Classification schemes for lymphoid neoplasms remain problematic, and classification of these lesions is a work in progress. Most classifications of lymphoid lesions have been based on lymph node architecture; such nodal classifications have therefore been difficult to apply to extranodal sites such as the ocular adnexa. Classification remains important with regard to selection of treatment protocols and prognostication. In general, diagnosis of lymphoma involves identifying a monoclonal population of lymphocytes. Because there are no lymph nodes in the orbit, it is problematic to classify these lesions according to the criteria used for lymph nodes.
Ocular adnexal lymphoproliferative lesions are traditionally divided into reactive lymphoid hyperplasia, atypical lymphoid hyperplasia, and ocular adnexal lymphoma (OAL). Many orbital lymphoid masses previously classified as reactive or atypical hyperplasia would now be considered neoplasia with newer, more specific diagnostic techniques such as IHC and flow cytometry, as well as with molecular testing. OAL is subtyped according to the WHO Classification of Tumours of Haematopoietic and Lymphoid Tissues, 4th edition.
Unlike patients with NSOI, those with orbital lymphoproliferative lesions present with gradual, painless progression of proptosis. Bilateral disease, which may occur, is suggestive of systemic disease. Staging of patients with orbital lymphoproliferative lesions should be done in collaboration with a medical oncologist. Studies may include positron emission tomography (PET) imaging and bone marrow biopsy.
When a biopsy of an orbital or conjunctival lymphoproliferative lesion is to be performed, the ophthalmologist should consult with the pathologist in advance to determine the optimal method for handling the tissue, including the type of fixative to use and the volume of tissue to obtain. It is very important that the tissue be handled gently; crush artifact can prevent the pathologist from rendering a diagnosis. Fresh (unfixed) tissue is required for touch preparations and flow cytometry. Exposure of the biopsy specimen to air for long periods should be avoided. Tissue samples may be wrapped in saline-moistened gauze or placed in tissue culture medium to slow autolysis. Gene rearrangement studies and IHC can be performed on fixed tissue. See Chapter 3, Table 3-1, for a checklist for requesting an ophthalmic pathology consultation.
Olsen TG, Heegaard S. Orbital lymphoma. Surv Ophthalmol. 2019;64(1):45–66.
Swerdlow SH, Campo E, Harris NL, et al. WHO Classification of Tumours of Haematopoieticand Lymphoid Tissues. 4th ed. International Agency for Research on Cancer; 2008.

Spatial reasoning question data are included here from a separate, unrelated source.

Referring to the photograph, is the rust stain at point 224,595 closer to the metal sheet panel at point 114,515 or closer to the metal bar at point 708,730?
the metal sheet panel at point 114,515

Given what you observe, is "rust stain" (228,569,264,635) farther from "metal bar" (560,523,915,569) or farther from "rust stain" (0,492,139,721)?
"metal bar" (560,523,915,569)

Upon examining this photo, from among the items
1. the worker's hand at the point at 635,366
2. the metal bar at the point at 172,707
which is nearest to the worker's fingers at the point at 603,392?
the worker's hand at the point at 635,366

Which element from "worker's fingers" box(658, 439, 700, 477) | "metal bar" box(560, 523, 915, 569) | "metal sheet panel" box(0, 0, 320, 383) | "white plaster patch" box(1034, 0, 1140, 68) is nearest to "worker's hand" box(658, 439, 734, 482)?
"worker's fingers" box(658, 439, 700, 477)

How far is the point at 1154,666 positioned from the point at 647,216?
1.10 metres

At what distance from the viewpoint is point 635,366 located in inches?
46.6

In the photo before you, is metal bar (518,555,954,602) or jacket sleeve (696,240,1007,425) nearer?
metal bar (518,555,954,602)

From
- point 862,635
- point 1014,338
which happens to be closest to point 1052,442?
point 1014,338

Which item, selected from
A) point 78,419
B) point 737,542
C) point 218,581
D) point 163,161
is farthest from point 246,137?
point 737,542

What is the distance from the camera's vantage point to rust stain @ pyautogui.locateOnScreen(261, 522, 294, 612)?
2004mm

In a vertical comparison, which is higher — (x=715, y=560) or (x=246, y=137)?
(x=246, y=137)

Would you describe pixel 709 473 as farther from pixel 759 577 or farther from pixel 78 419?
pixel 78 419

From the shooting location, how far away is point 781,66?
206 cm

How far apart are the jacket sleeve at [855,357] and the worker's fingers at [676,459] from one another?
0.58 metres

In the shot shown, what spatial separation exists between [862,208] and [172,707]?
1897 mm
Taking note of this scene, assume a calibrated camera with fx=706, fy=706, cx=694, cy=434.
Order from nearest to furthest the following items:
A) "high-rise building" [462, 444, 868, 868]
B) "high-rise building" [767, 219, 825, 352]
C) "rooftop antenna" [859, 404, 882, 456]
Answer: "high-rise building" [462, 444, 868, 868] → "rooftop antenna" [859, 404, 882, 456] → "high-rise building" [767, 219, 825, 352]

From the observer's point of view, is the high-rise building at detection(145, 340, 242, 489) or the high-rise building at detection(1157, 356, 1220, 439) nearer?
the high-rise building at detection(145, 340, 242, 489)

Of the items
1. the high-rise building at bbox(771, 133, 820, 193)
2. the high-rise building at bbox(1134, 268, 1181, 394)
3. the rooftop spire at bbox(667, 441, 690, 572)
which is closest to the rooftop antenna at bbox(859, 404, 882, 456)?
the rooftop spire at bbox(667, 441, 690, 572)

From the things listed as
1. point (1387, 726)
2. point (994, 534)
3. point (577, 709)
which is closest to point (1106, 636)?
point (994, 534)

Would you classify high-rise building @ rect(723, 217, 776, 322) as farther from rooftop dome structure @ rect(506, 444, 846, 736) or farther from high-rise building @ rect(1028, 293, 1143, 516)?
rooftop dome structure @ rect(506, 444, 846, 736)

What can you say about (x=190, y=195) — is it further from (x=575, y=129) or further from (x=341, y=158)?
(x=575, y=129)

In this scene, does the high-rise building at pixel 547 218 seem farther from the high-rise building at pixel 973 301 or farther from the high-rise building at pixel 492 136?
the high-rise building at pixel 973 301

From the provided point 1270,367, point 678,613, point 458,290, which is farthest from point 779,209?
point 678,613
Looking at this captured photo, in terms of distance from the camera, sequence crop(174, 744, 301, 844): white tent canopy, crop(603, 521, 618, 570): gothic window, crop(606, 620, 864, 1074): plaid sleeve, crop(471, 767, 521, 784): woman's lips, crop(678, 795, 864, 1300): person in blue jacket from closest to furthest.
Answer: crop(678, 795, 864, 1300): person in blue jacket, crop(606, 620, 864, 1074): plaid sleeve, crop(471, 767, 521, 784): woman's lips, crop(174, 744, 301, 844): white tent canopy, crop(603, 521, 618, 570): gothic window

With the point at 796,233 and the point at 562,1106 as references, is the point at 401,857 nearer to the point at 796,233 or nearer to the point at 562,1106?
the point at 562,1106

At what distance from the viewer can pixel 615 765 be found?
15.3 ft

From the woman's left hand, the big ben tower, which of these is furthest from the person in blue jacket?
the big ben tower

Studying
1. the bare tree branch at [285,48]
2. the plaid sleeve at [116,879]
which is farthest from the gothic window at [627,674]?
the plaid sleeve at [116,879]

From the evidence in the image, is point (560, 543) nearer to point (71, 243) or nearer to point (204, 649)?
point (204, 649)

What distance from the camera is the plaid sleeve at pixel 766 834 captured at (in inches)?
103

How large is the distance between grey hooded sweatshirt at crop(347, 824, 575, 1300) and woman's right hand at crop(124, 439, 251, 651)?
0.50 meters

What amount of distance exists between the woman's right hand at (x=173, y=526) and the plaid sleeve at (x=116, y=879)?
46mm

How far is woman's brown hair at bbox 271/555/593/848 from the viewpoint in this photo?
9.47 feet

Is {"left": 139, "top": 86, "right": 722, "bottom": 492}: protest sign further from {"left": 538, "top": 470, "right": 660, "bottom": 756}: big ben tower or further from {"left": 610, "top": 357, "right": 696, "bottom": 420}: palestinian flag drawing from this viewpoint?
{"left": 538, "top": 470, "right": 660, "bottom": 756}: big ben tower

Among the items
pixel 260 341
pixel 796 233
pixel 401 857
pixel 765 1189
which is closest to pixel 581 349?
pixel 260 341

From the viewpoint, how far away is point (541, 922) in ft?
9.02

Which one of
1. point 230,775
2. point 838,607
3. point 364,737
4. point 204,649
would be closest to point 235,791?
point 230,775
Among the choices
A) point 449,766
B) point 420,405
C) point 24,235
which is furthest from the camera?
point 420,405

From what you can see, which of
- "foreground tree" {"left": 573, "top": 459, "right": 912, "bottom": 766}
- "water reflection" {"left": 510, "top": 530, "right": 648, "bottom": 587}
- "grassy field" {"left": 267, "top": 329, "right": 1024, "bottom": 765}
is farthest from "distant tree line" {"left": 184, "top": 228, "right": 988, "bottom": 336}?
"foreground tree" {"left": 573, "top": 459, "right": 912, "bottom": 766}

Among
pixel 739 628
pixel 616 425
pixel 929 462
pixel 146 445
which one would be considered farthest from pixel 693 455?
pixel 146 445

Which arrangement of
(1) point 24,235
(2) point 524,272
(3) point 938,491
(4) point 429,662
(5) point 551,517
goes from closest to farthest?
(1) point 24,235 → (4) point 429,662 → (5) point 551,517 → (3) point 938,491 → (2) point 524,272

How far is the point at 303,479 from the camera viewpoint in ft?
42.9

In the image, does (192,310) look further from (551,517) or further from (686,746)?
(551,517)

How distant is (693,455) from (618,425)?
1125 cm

Reactive lymphoid hyperplasia (RLH) is characterized histologically by prominent lymphoid follicles with germinal centers (Fig 14-9), tingible body macrophages (containing apoptotic debris), and a polymorphous population of mature lymphocytes. Other inflammatory cells may be present in small numbers in the infiltrate. Atypical lymphoid hyperplasia (ALH) involves diffuse lymphoid proliferation, generally without reactive germinal centers. Histologically, it is characterized by an admixture of small, mature-appearing lymphocytes and larger lymphoid cells of unknown maturity. RLH and ALH are believed to represent one end of a continuum of lymphoproliferative lesions, with lymphoma at the other end.
Lymphomas of the orbit may be a presenting manifestation of systemic lymphoma or may be a localized orbital neoplasm. Orbital lymphomas are generally non-Hodgkin low-grade B-cell tumors with an excellent prognosis. Extranodal marginal zone B-cell lymphoma of mucosa-associated lymphoid tissue (MALT) is the most common type of lymphoma seen in the orbit. Other types of lymphoma, typically non-Hodgkin lymphomas such as follicular, large B-cell, and mantle cell, occur in the orbit but with a lower incidence. Each of these subtypes has a different prognosis for survival, and different treatment regimens tend to be used for each. Orbital lymphomas constitute one-half of the malignant tumors arising in the orbit and ocular adnexa.
Figure 14-9 Reactive lymphoid hyperplasia of the orbit. The photomicrograph shows a dense infiltrate of lymphoid cells with a follicular pattern and well-formed germinal centers (asterisks). A panel of immunohistochemical stains (not shown) demonstrated a polyclonal population of lymphocytes.
(Courtesy of Nasreen A. Syed, MD.)
Histologically, orbital lymphomas typically demonstrate a monomorphic sheet of lymphocytes and are composed of B-cells with immunopositivity for CD19 and CD20 (Fig 14-10). Immunophenotyping with different lymphocytic markers is used to further subclassify these tumors. T-cell lymphomas of the orbit are rare, more aggressive, and immunopositive for CD3, CD4, and CD8. The risk of secondary orbital involvement in systemic lymphoma is approximately 1%–2%; however, the risk of systemic lymphoma developing in a patient with orbital lymphoma is in the range of 30%–40%. The incidence of orbital lymphoma is increasing.